To gain insights into the role of HLTF in myelopoiesis, we measured HLTF mRNA levels in human CD34 hematopoietic stem cells (HSCs) and CD34/CD11b cells isolated from 14 normocellular BM samples. In all the paired samples, HLTF expression was high in the HSC population but decreased dramatically (3.8- to 18.7-fold) in mature myeloid cells (Figure 1E). Using HemaExplorer,25 we found that HLTF is also highly expressed in common myeloid progenitors, granulocyte-monocyte progenitors and promyelocytes. Consistently, HLTF expression drops sharply as promyelocytes differentiate into myelocytes and decreases further in polymorphonuclear cells.

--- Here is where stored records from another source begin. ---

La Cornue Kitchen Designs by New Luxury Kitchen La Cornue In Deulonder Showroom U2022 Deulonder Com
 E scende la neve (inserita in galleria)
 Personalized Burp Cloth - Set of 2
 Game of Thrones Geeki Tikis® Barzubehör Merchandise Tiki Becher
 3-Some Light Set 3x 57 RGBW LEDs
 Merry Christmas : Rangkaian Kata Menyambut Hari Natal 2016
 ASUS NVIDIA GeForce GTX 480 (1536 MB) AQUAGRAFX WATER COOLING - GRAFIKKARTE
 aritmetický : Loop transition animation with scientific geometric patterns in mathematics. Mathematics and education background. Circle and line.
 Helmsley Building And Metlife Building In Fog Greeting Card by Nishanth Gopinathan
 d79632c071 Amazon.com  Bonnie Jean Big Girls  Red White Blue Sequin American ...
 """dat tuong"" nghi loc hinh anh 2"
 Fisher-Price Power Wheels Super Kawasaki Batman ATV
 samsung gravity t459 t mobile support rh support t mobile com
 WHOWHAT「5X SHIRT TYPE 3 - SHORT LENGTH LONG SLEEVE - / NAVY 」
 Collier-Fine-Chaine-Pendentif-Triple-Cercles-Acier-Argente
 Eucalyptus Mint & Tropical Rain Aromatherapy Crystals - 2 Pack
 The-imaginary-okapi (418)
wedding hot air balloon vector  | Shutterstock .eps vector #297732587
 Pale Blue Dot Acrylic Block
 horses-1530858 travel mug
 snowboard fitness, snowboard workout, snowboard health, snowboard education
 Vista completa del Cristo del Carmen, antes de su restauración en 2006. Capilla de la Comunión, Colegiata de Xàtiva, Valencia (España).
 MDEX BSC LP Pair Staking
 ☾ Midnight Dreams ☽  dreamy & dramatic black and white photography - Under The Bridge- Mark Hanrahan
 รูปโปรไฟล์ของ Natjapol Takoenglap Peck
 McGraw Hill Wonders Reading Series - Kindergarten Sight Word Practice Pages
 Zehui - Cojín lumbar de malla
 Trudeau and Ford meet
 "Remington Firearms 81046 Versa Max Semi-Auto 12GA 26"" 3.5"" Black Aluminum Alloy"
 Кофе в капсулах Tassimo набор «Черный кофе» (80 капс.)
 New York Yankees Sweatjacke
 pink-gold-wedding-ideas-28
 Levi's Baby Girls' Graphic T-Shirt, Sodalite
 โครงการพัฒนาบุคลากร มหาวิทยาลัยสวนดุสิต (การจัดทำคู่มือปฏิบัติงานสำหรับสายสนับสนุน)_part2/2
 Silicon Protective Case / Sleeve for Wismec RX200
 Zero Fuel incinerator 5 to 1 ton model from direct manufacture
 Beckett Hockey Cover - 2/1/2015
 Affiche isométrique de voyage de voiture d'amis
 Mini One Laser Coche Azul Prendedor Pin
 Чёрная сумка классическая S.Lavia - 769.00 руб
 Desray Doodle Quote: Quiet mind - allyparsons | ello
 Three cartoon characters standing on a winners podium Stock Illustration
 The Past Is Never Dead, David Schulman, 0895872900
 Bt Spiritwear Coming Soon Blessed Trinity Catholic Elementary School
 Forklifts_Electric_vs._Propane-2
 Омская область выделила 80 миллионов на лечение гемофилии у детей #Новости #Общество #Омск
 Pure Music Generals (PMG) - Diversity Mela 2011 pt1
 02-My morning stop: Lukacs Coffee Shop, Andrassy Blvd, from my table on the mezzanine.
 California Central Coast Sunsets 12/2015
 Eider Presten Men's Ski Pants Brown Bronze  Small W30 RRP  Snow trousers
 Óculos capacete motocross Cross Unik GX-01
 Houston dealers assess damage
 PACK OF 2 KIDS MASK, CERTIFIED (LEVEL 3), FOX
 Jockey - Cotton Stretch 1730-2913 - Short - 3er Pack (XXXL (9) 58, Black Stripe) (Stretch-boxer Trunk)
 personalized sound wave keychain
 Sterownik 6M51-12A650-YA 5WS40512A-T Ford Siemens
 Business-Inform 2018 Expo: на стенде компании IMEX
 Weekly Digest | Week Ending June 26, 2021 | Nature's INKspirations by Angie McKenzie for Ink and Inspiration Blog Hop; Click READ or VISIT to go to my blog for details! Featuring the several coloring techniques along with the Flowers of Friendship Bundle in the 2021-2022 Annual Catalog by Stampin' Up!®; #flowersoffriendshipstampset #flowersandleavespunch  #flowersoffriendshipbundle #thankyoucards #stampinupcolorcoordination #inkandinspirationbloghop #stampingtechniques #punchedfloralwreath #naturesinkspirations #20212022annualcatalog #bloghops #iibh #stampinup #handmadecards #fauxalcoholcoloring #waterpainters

HLTF is a RUNX1 target and transcriptionally repressed by RUNX1-ETO in AML
Since deregulated HLTF mRNA expression had significant clinicopathological implications in AML, we investigated the transcriptional control of HLTF. Previous studies using ChIP-sequencing have suggested HLTF as a putative RUNX1 target in t(4;11) leukemias.26 Accordingly, analysis of the HLTF 5′-flanking sequences revealed a single and a duplicated RUNX1 consensus binding site in the proximal promoter region (Figure 2A). The leukemogenic RUNX1-ETO fusion protein associated with t(8;21)-AML interacts with the same consensus binding sites as RUNX1 and typically acts as a dominant mutant to repress RUNX1 targets.27 To examine potential regulation of the HLTF promoter by RUNX1 and RUNX1-ETO, we constructed a luciferase reporter plasmid carrying an 812-bp HLTF promoter fragment (nucleotide (nt) −769 to +43) that encompasses the two RUNX1 binding sites. Overexpression of RUNX1 (the longest AML1c isoform) activated the HLTF promoter in K562 cells (Figure 2B). This activation was impaired when the RUNX1_R201Q mutant with defective transcriptional activity28 was used (Figure 2B). On the other hand, ectopic expression of RUNX1-ETO repressed the HLTF promoter (Figure 2B) and similar results were obtained from HeLa cells (data not shown). In contrast, co-transfection with pCMV-CBFB-MYH11 encoding the related inv(16) fusion protein failed to repress the HLTF promoter (Figure 2B). Also, the co-transfection did not affect the RUNX1-mediated HLTF activation (Online Supplementary Figure S9). Deletion mapping showed that sequences between nt −769 and −424, which contain the single RUNX1 binding site, were not important for basal HLTF promoter activity and RUNX1-ETO repression (Figure 2C). However, further deletion to nt −196 or mutation of the duplicated RUNX1 site (−424_RUNX1mut) drastically reduced HLTF transcription and attenuated the RUNX1-ETO effect (Figure 2C). ChIP assays in t(8;21)-negative (THP-1) and t(8;21)-positive (Kasumi-1 and SKNO-1) cell lines confirmed the specific binding of RUNX1 and RUNX1-ETO to the HLTF promoter (Figure 2D).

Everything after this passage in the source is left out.